Benjamin Netanjahu hatte sehnsüchtig auf diesen Sieg gehofft und alles getan, um dazu beizutragen, sei es, indem er seine rechten Verbündeten in den USA mobilisierte oder einen Waffenstillstand in Gaza blockierte, den Joe Biden und die Demokraten sich zur Unterstützung ihres Wahlkampfes erhofft hatten. Was also erwartet uns jetzt, nachdem Trumps Rückkehr ins Weiße Haus feststeht?
Gilbert Achcar
Trumps Sieg für das Amt des US-Präsidenten ist eine große Katastrophe für die Völker der Region, zusätzlich zu der gewaltigen Nakba, die seit der von der Hamas geführten „Al-Aqsa-Flut“ tobt.
Unterzeichnung des "Normalisierungsabkommens", 2020 (Foto: Flickr) |
Nach den vorliegenden Informationen und gemessen an Trumps Verhalten während seiner ersten Amtszeit, seinen Äußerungen im Wahlkampf und dem, was aus seinem Umfeld durchgesickert ist, wird er bestrebt sein, als ein Macher aufzutreten, der „Frieden“ schafft, im Gegensatz zu Biden, der den Krieg nur hinausgezögert hat und nicht in der Lage ist, Konflikte zu lösen. Auch wenn Trump versucht, Kriege zu beenden, die nicht im Interesse der USA seien, geht es ihm in erster Linie darum, seine Interessen durchzusetzen. Während er einerseits in seiner ersten Amtszeit mit den Taliban über den Abzug der US-Streitkräfte aus Afghanistan verhandelte und auf Wunsch des türkischen Präsidenten Erdoğan die militärische Absicherung der Kurden in Syrien beenden wollte, trat er andererseits für die Aufrechterhaltung der militärischen Präsenz der USA im Irak ein und signalisierte damit sein unverhülltes Interesse am Ölreichtum des Landes.

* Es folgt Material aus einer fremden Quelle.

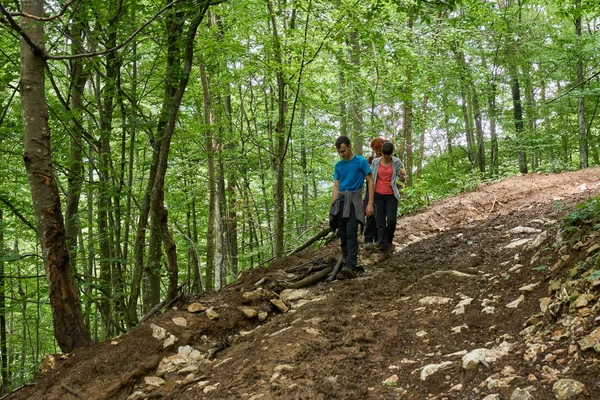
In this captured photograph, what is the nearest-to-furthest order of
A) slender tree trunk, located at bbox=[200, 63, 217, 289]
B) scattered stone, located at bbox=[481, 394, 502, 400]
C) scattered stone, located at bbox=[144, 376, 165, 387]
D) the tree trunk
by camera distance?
scattered stone, located at bbox=[481, 394, 502, 400]
scattered stone, located at bbox=[144, 376, 165, 387]
the tree trunk
slender tree trunk, located at bbox=[200, 63, 217, 289]

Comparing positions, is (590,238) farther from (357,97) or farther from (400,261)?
(357,97)

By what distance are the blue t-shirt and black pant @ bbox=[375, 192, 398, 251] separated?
932mm

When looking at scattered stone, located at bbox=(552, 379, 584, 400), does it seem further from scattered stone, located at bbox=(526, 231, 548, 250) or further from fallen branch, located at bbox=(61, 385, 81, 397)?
fallen branch, located at bbox=(61, 385, 81, 397)

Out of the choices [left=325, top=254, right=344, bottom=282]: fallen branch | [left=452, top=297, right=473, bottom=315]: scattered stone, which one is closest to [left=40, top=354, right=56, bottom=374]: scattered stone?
[left=325, top=254, right=344, bottom=282]: fallen branch

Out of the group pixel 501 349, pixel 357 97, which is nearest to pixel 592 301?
pixel 501 349

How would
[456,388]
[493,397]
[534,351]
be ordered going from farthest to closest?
[534,351]
[456,388]
[493,397]

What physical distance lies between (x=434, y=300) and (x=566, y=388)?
2.25 m

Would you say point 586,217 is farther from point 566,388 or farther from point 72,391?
point 72,391

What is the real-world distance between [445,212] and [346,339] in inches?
282

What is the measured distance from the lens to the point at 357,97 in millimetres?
13375

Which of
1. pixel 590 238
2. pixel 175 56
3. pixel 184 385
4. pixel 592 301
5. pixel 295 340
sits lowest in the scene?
pixel 184 385

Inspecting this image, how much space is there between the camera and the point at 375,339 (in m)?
3.85

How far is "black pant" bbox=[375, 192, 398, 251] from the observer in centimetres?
693

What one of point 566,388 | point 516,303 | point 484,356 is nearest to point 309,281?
point 516,303
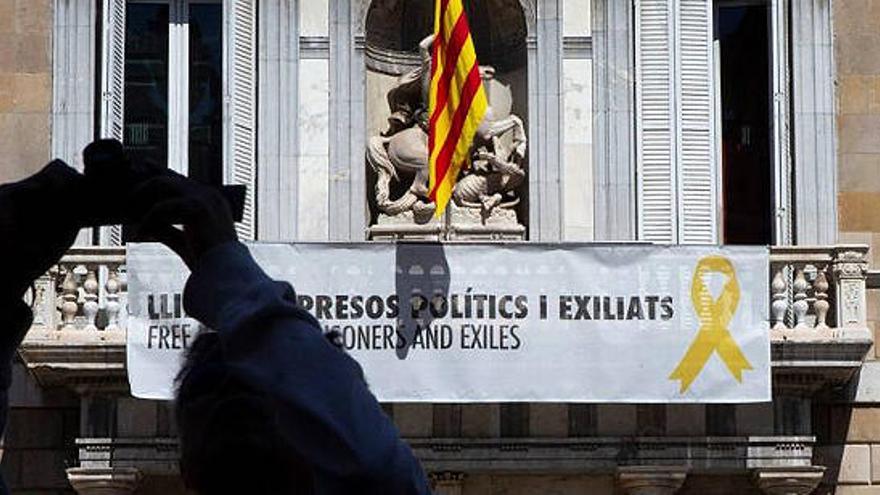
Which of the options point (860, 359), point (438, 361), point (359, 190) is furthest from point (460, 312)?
point (860, 359)

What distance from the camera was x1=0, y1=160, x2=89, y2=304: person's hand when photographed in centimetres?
304

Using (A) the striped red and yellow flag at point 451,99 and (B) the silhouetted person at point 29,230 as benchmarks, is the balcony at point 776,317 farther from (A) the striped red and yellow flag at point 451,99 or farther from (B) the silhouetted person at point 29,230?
(B) the silhouetted person at point 29,230

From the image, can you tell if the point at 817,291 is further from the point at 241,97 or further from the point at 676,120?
the point at 241,97

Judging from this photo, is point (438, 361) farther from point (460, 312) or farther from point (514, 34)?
point (514, 34)

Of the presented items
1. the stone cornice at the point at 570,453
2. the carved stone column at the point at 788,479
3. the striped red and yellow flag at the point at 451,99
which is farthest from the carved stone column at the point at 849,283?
the striped red and yellow flag at the point at 451,99

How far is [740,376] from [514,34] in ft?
11.9

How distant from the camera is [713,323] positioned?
1952 centimetres

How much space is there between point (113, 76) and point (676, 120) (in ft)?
14.1

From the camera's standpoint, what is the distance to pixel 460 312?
1966 cm

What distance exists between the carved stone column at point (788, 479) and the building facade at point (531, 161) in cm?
2

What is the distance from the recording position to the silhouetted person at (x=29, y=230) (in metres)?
3.04

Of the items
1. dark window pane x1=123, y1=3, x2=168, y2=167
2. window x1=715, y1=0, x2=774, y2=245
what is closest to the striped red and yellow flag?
dark window pane x1=123, y1=3, x2=168, y2=167

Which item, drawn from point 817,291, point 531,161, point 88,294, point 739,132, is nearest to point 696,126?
point 739,132

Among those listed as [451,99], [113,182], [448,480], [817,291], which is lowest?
[448,480]
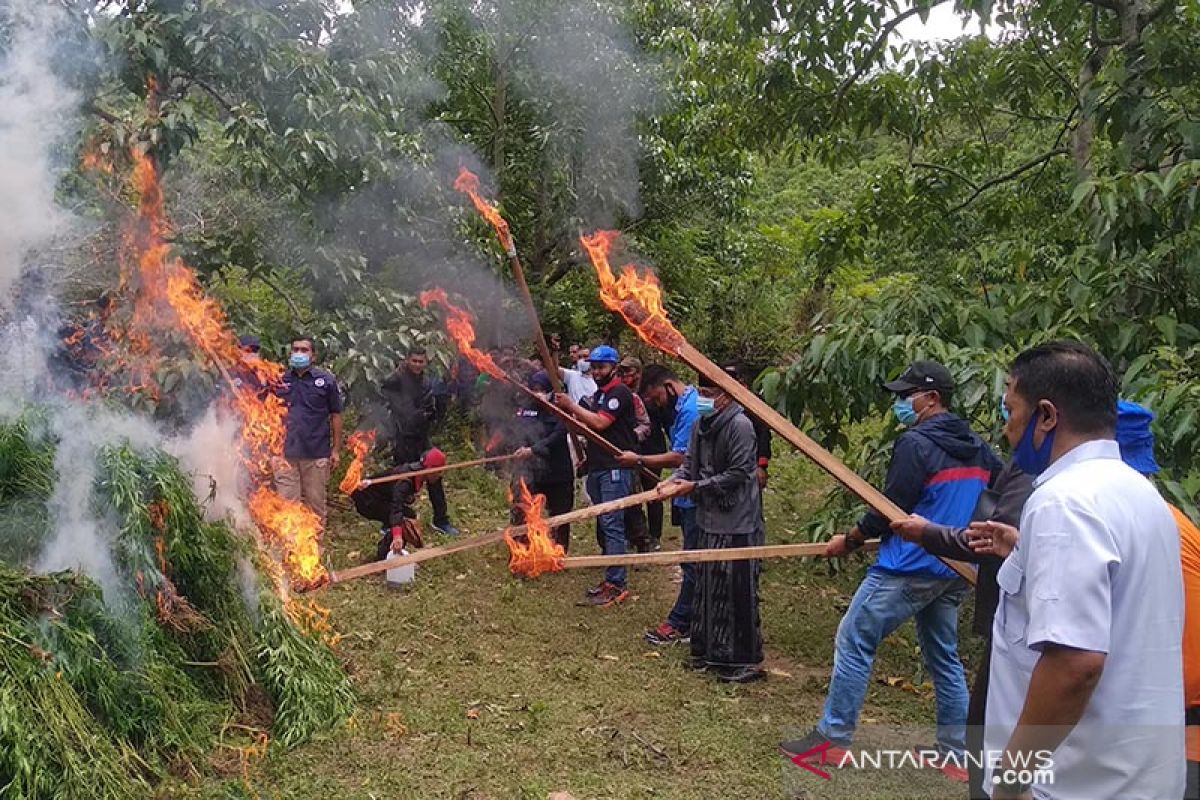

Und obwohl er partout ein „Jahrhundertabkommen“ zu Palästina einfädeln wollte, war der von ihm vorgeschlagene „Friedensvertrag“ so ungerecht, dass selbst Mahmud Abbas ihn ablehnte, während Netanjahu begeistert einschlug, weil ihm klar war, dass niemand auf palästinensischer Seite die Bedingungen eines solchen „Abkommens“ akzeptieren würde. Netanjahu hoffte also, dass mit einer Ablehnung dieses „großzügigen“ Angebots der Weg für die Annexion des Westjordanlandes durch den zionistischen Staat frei würde.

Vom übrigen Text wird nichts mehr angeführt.